_TEXT SHOWN_.

◆ ◆ ◆ ◆ ◆

Everything old is eventually new again — that could be said of LORAN. Or perhaps, like clothing styles, proponents of LORAN just had to wait long enough, and it became fashionable again.

Or perhaps a metaphor using cinema pugilist Rocky Balboa — or even the actor that portrays him, Sylvester Stallone, for that matter — would be apt; just when you think LORAN is down for the count, it gets back up again. In fact, it has been given $34.5 million in President Bush's proposed federal budget for fiscal 2009, and made part of the provenance of the Department of Homeland Security (DHS). The U.S. Coast Guard, which has overseen the domestic LORAN program for years and years — and is part of DHS — would still administer the program.

The Long Range Aid to Navigation (LORAN) system (originally LRN for Loomis Radio Navigation, after it inventor, Alfred Lee Loomis) has been around for decades, with roots that go back to World War II and that era's naval warfare. Simply put, it is a terrestrial, radio-based navigation system that uses the time intervals between the reception of signals to triangulate a user's position. The venerable system has modern value: the greater capabilities of the new enhanced Loran (eLoran) make it a much-needed independent, redundant backup to GPS, and one less susceptible to interference than GPS is. Read Sally Basker's and Len Jacobson's editorials on this topic on the GPS World Website.

It could be said to have fallen out of favor in recent years, with the advent of GPS and related satellite navigation technologies, and the more accurate positioning that satellite technologies provide. Even the Coast Guard has looked in recent years to shed LORAN, or at least remove the responsibility for funding it from its own dedicated budget.

Now it looks as if LORAN will remain as a complementary system and backup to GPS, something its proponents have suggested for some years now. Language in the proposed federal budget stated that the administration of the LORAN-C program will migrate to the National Protection and Programs Directorate (NPPD) of the Department of Homeland Security in preparation for conversion of LORAN-C operations to eLORAN, as well.

Where's the Rest of the Money Coming From?

But despite that language and decrees from LORAN proponents that the system has been rescued from oblivion, that $34.5 million is essentially a stopgap measure.

"Today the U.S. Department of Homeland Security will begin implementing an independent national positioning, navigation and timing system that complements GPS in the event of an outage or disruption in service," the department stated Thursday.

◆ ◆ ◆ ◆ ◆

_SOURCE MATERIAL_.
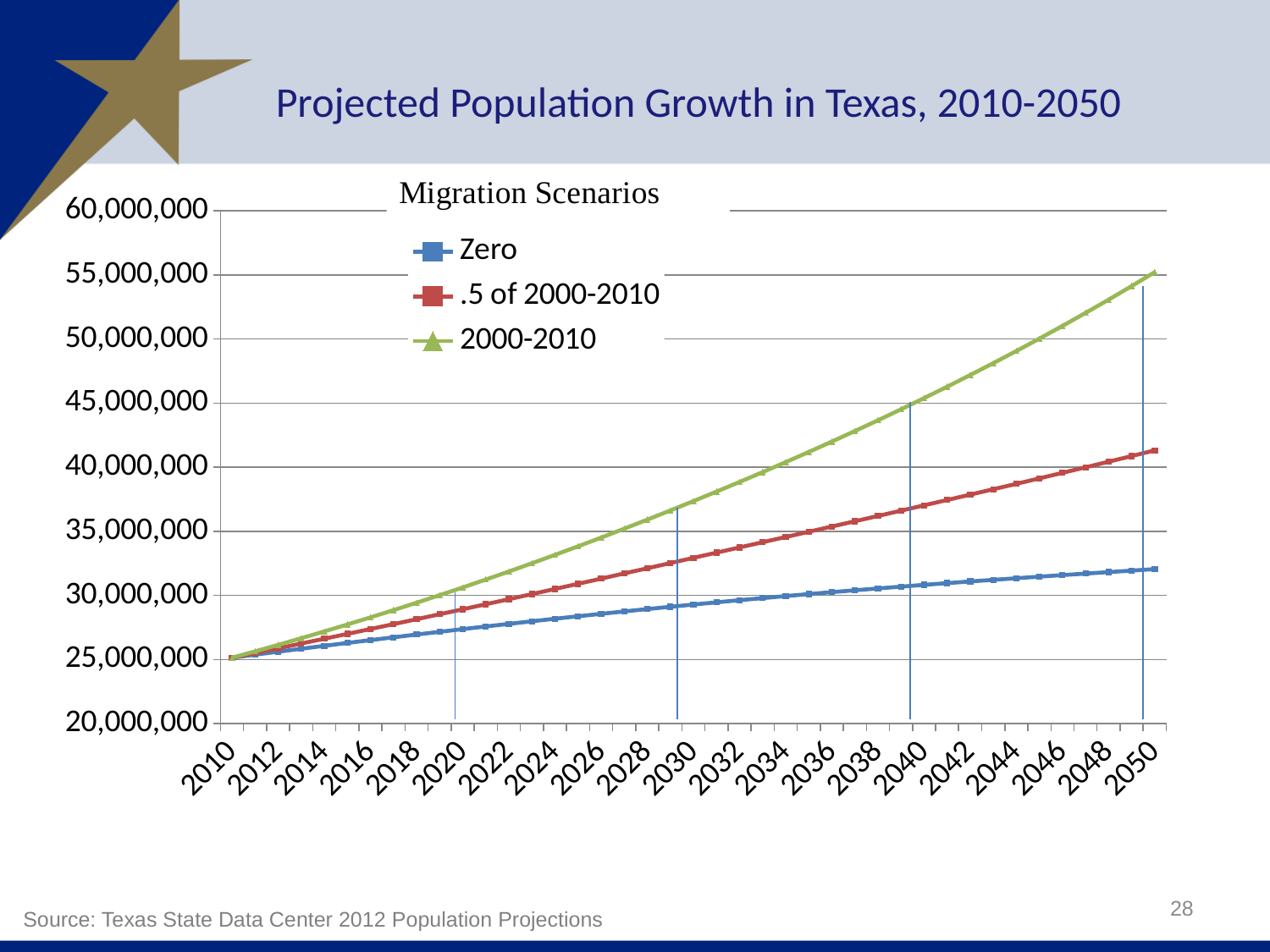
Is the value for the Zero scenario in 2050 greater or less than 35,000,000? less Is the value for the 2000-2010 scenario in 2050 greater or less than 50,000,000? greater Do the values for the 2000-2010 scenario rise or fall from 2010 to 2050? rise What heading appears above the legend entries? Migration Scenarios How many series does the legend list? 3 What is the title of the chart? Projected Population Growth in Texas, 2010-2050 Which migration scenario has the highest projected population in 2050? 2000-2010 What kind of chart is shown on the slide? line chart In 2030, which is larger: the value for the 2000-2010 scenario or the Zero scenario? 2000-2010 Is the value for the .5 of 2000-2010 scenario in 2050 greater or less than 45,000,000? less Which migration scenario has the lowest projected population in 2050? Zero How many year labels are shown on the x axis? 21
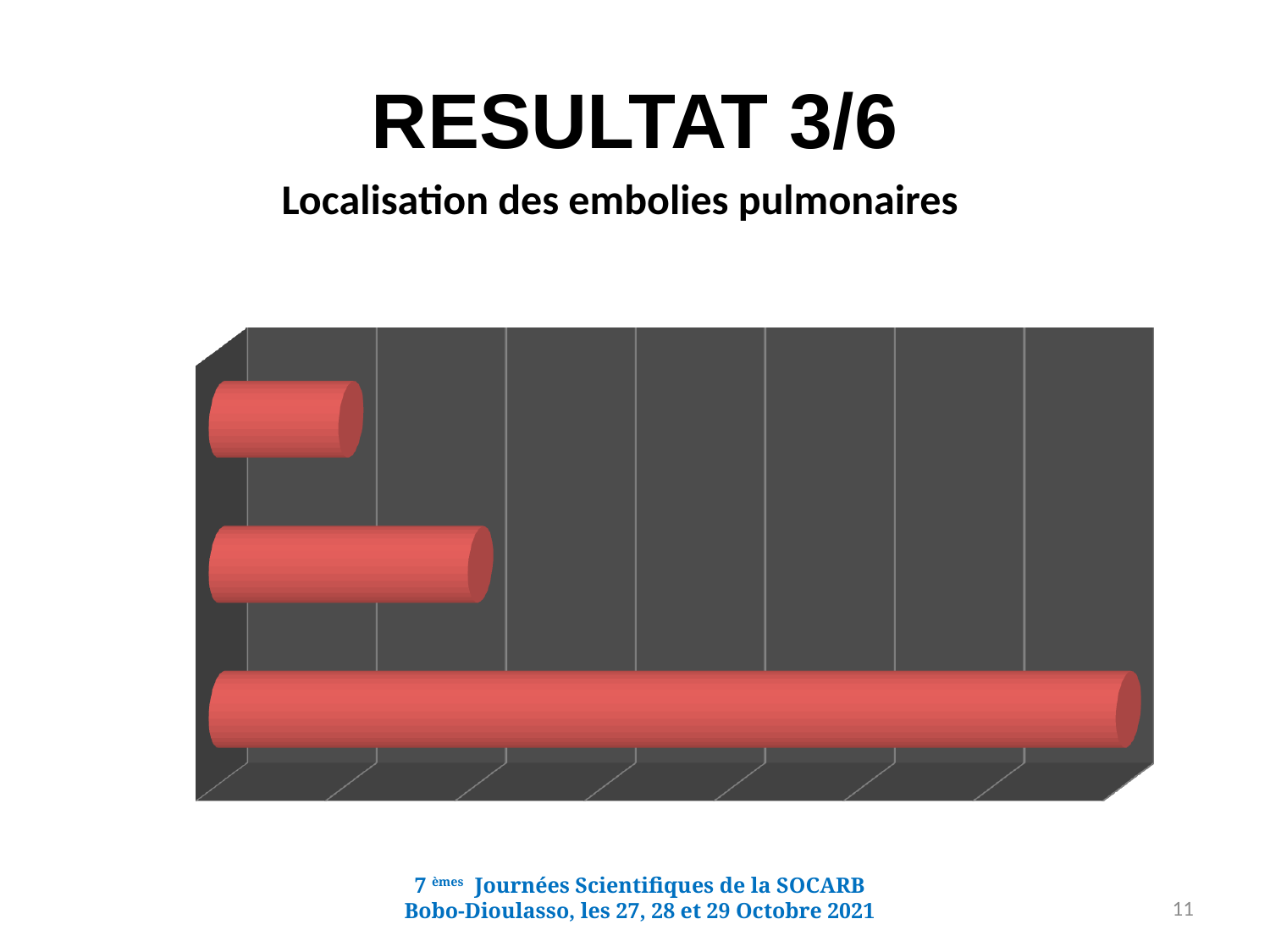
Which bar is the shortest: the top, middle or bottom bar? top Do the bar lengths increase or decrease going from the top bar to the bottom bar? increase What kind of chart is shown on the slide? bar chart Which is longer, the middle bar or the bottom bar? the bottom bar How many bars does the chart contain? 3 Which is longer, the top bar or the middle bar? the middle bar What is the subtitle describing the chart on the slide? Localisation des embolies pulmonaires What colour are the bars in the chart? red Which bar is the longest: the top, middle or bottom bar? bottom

◆ ◆ ◆ ◆ ◆

_EXERCISE AIM_. Reproduce word for word the passage of the LORAN article that begins with the words containing "It could be" and ends with "eLORAN, as well.".

_RESULT OF THIS EXERCISE_.
It could be said to have fallen out of favor in recent years, with the advent of GPS and related satellite navigation technologies, and the more accurate positioning that satellite technologies provide. Even the Coast Guard has looked in recent years to shed LORAN, or at least remove the responsibility for funding it from its own dedicated budget.

Now it looks as if LORAN will remain as a complementary system and backup to GPS, something its proponents have suggested for some years now. Language in the proposed federal budget stated that the administration of the LORAN-C program will migrate to the National Protection and Programs Directorate (NPPD) of the Department of Homeland Security in preparation for conversion of LORAN-C operations to eLORAN, as well.